EXERCISE PASSAGE:
+ + +

Mirandolina (H. 346) is a 1953–54 comic opera in three acts by Bohuslav Martinů, with an Italian-language libretto by the composer after Carlo Goldoni's 1751 comedy The Mistress of the Inn (La locandiera). The opera, incorporating stretches of spoken dialogue between the characters against an orchestral background, was premiered on 17 May 1959 (shortly before the composer's death) at the Prague National Theatre, Czechoslovakia, when it was conducted by Václav Kašlik.

David Pountney has described the opera as "the work where Martinů's strain of fast-moving, neo-Classical style comes into its own... finding room for witty and ironic musical references to Italian madrigals, French vaudeville and Italian opera buffa". Martinů's biographer Brian Large noted several highlights from the score: a coloratura aria in Act 1 Scene 6 for Mirandolina as well as waltzes, intermezzos and a saltarello, the latter having been recorded in 1973 by the Czech State Philharmonic Orchestra Brno conducted by František Jílek.

+ + +

QUESTIONS TO ANSWER:
1. In the text on Mirandolina, who conducted the opera's 1959 premiere?
2. Write out everything in the Mirandolina text from "David Pountney has" down to "by František Jílek.".
3. List each highlight of the score that Brian Large noted in the Mirandolina text.

Saved entries
+ + +

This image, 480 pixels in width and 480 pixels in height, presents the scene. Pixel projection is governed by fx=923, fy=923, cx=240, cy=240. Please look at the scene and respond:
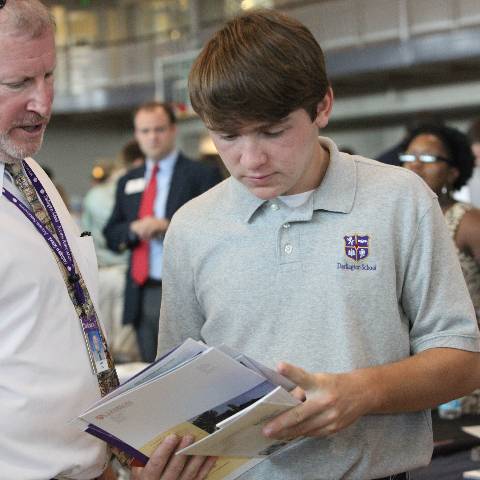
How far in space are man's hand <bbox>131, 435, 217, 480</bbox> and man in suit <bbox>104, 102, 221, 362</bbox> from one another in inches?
141

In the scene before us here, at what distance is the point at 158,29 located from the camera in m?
20.6

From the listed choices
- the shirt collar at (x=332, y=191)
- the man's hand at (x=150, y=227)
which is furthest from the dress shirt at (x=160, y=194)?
the shirt collar at (x=332, y=191)

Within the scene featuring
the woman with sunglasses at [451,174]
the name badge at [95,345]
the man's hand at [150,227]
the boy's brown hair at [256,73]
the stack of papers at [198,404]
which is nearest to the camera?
the stack of papers at [198,404]

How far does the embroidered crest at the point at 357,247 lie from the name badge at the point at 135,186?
13.2 ft

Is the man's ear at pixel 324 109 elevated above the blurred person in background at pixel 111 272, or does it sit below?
above

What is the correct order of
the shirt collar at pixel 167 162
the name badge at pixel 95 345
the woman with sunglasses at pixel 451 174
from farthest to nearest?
the shirt collar at pixel 167 162
the woman with sunglasses at pixel 451 174
the name badge at pixel 95 345

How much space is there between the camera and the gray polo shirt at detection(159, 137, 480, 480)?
1.66 meters

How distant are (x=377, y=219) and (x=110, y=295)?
6.14m

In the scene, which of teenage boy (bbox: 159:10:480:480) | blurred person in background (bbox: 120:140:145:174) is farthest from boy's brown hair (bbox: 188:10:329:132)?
blurred person in background (bbox: 120:140:145:174)

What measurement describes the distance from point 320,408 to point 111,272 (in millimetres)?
6359

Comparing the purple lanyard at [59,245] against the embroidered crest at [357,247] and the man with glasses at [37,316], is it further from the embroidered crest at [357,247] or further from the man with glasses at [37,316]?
the embroidered crest at [357,247]

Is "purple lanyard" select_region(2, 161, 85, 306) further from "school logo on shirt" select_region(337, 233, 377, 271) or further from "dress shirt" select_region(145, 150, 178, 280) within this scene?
"dress shirt" select_region(145, 150, 178, 280)

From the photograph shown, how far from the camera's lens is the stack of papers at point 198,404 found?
4.69 ft

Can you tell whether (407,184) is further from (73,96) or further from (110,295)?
(73,96)
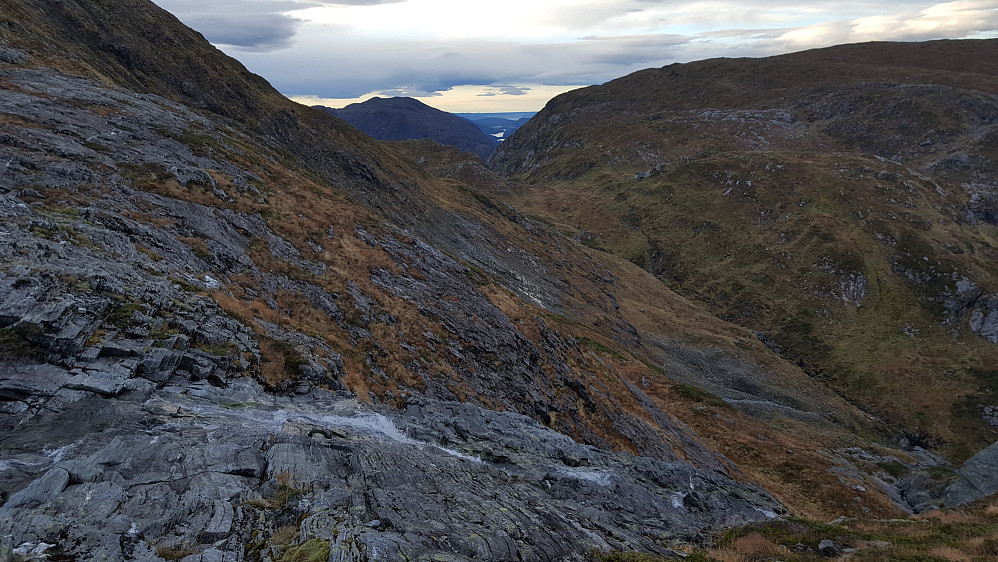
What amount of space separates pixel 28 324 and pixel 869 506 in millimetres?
46057

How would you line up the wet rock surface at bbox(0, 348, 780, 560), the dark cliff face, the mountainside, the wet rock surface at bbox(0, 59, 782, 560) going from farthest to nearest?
the mountainside
the dark cliff face
the wet rock surface at bbox(0, 59, 782, 560)
the wet rock surface at bbox(0, 348, 780, 560)

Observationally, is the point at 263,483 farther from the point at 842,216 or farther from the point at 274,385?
the point at 842,216

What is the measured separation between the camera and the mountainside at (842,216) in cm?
6788

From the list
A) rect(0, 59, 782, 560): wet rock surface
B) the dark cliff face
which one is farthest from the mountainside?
rect(0, 59, 782, 560): wet rock surface

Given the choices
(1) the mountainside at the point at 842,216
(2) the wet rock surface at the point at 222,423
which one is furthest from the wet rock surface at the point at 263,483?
(1) the mountainside at the point at 842,216

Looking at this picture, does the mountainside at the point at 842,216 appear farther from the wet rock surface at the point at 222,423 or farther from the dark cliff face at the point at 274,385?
the wet rock surface at the point at 222,423

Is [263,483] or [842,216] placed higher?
[263,483]

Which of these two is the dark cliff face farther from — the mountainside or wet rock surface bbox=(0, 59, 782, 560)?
the mountainside

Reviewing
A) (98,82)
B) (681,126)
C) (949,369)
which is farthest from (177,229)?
(681,126)

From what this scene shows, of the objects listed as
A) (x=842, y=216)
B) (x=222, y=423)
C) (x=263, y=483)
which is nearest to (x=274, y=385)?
(x=222, y=423)

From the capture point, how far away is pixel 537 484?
664 inches

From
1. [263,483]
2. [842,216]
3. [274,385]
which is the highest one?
[274,385]

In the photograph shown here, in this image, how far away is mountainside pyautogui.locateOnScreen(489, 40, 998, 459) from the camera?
67875mm

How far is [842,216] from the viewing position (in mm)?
97000
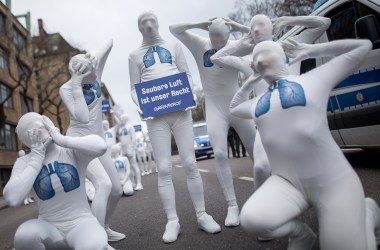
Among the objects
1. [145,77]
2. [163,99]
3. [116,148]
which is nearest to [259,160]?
[163,99]

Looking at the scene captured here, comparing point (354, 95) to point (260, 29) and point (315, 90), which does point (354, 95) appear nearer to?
point (260, 29)

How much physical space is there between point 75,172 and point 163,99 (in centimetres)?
135

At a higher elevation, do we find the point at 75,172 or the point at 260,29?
the point at 260,29

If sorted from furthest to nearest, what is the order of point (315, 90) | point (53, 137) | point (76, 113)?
point (76, 113), point (53, 137), point (315, 90)

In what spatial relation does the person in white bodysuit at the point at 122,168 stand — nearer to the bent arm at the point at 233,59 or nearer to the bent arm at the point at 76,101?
the bent arm at the point at 76,101

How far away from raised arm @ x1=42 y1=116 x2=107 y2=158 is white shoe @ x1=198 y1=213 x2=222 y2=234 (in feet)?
4.79

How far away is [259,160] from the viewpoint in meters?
3.04

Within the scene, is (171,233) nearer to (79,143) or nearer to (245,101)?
(79,143)

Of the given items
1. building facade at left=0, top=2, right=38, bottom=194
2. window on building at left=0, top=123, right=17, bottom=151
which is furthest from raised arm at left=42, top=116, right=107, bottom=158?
window on building at left=0, top=123, right=17, bottom=151

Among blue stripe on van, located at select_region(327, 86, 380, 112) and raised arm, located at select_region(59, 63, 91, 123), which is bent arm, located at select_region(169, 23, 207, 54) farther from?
blue stripe on van, located at select_region(327, 86, 380, 112)

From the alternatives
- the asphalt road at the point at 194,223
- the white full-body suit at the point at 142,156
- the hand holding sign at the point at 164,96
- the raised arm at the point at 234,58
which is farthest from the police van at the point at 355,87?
the white full-body suit at the point at 142,156

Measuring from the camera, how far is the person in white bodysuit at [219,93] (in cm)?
400

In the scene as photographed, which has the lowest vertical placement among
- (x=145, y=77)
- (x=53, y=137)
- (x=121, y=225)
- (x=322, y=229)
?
(x=121, y=225)

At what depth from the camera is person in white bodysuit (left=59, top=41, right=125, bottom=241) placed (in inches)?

+ + +

RESULTS IN ORDER:
1. Václav Kašlik

2.
David Pountney has described the opera as "the work where Martinů's strain of fast-moving, neo-Classical style comes into its own... finding room for witty and ironic musical references to Italian madrigals, French vaudeville and Italian opera buffa". Martinů's biographer Brian Large noted several highlights from the score: a coloratura aria in Act 1 Scene 6 for Mirandolina as well as waltzes, intermezzos and a saltarello, the latter having been recorded in 1973 by the Czech State Philharmonic Orchestra Brno conducted by František Jílek.

3. a coloratura aria for Mirandolina in Act 1 Scene 6; waltzes; intermezzos; a saltarello